Given exercise - Transcribe everything in the data word for word. Pictures are left out.

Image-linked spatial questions
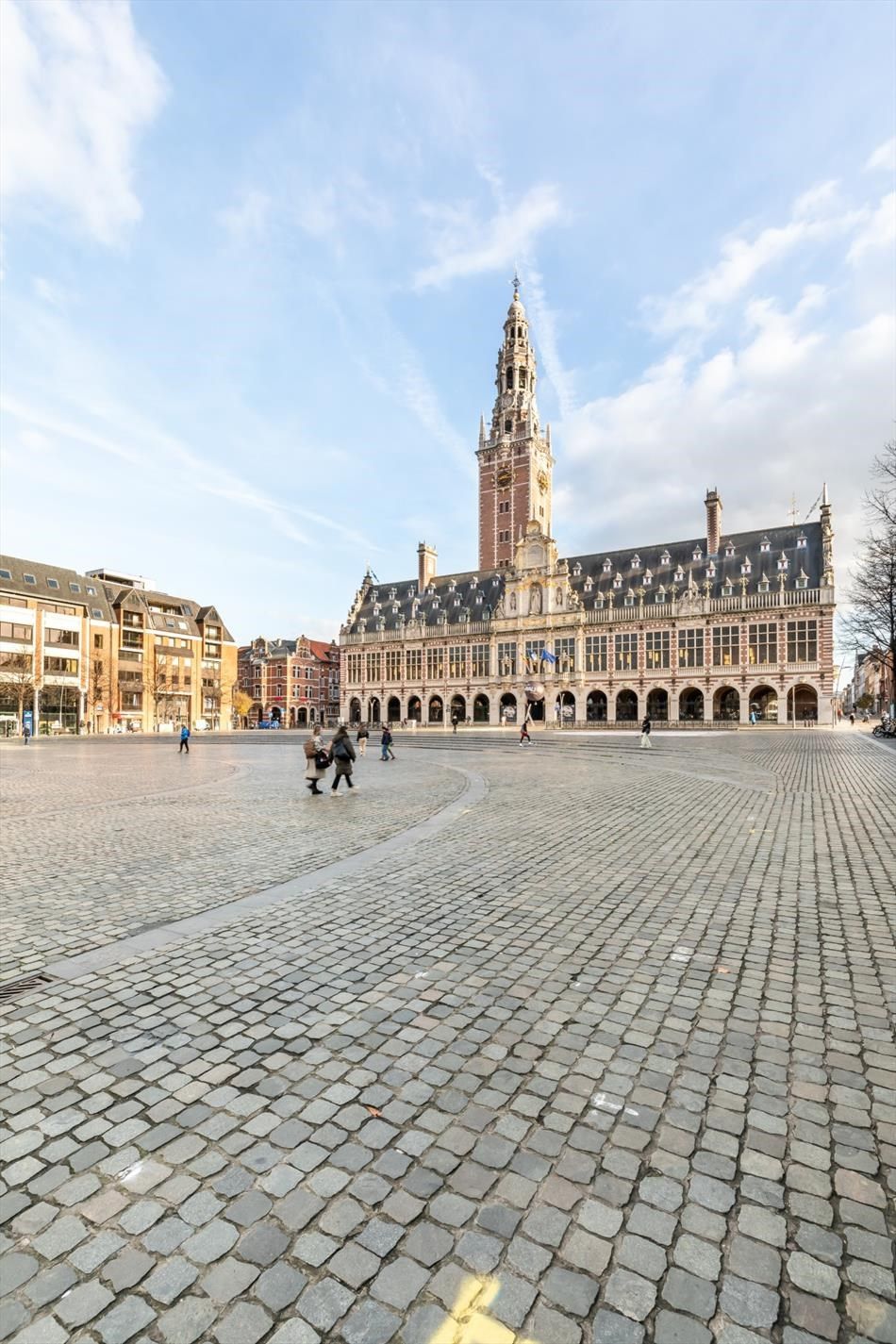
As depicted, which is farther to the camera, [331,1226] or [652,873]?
[652,873]

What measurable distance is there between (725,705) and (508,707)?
21.6 meters

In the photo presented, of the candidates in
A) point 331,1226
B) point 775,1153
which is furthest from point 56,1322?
point 775,1153

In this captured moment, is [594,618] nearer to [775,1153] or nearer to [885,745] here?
[885,745]

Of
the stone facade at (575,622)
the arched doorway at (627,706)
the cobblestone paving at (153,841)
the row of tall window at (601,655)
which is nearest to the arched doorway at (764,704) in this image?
the stone facade at (575,622)

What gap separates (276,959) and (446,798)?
8602 millimetres

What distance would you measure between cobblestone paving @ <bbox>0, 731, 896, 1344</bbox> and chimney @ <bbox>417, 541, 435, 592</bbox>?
3020 inches

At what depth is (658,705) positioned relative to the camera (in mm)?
61688

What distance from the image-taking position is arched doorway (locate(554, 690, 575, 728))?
6456cm

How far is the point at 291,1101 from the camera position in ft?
10.8

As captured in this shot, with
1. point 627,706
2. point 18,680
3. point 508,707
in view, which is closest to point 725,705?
point 627,706

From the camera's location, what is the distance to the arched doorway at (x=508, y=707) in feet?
225

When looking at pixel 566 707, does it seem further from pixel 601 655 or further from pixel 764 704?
pixel 764 704

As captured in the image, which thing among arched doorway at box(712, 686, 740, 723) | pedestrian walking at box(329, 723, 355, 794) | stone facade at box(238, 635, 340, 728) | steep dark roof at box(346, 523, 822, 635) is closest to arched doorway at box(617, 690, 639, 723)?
arched doorway at box(712, 686, 740, 723)

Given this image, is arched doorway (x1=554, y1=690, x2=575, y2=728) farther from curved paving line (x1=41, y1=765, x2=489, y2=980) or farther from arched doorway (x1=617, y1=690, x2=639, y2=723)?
curved paving line (x1=41, y1=765, x2=489, y2=980)
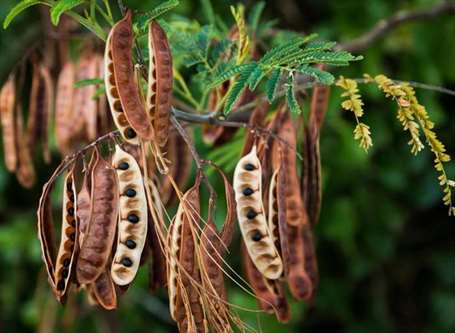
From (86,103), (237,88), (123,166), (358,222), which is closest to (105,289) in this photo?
(123,166)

Answer to this problem -
As depicted, which is farther to the camera, [331,1226] or [652,873]?
[652,873]

What measurable distance is there between (725,705) and (508,707)?
21.6 meters

In the photo presented, of the candidates in
A) point 331,1226
B) point 775,1153
which is furthest from point 56,1322?
point 775,1153

In this captured moment, is [594,618] nearer to [775,1153] or nearer to [885,745] here?
[885,745]

Of
the stone facade at (575,622)
the arched doorway at (627,706)
the cobblestone paving at (153,841)
the row of tall window at (601,655)
which is nearest to the arched doorway at (764,704) in this image?
the stone facade at (575,622)

What gap separates (276,959) and (446,798)?
8602 millimetres

What distance would you measure between cobblestone paving @ <bbox>0, 731, 896, 1344</bbox> and chimney @ <bbox>417, 541, 435, 592</bbox>?
3020 inches

At what depth is (658,705) positioned relative to the camera (in mm)?
61688

What distance from the image-taking position is arched doorway (locate(554, 690, 575, 728))?
6456cm

How far is the point at 291,1101 from the camera position in ft?
10.8

As captured in this shot, with
1. point 627,706
2. point 18,680
3. point 508,707
in view, which is closest to point 725,705?
point 627,706

From the camera's location, what is the distance to the arched doorway at (x=508, y=707) in feet?
225

When looking at pixel 566 707, does it seem further from pixel 601 655 or further from pixel 764 704?
pixel 764 704

As captured in the image, which thing among arched doorway at box(712, 686, 740, 723) | pedestrian walking at box(329, 723, 355, 794) | stone facade at box(238, 635, 340, 728) | steep dark roof at box(346, 523, 822, 635) is closest to arched doorway at box(617, 690, 639, 723)?
arched doorway at box(712, 686, 740, 723)

Given this image, is arched doorway (x1=554, y1=690, x2=575, y2=728) farther from curved paving line (x1=41, y1=765, x2=489, y2=980) or farther from arched doorway (x1=617, y1=690, x2=639, y2=723)?
curved paving line (x1=41, y1=765, x2=489, y2=980)
From (86,103), (237,88), (123,166), (358,222), which is closest to (105,289) in this photo?
(123,166)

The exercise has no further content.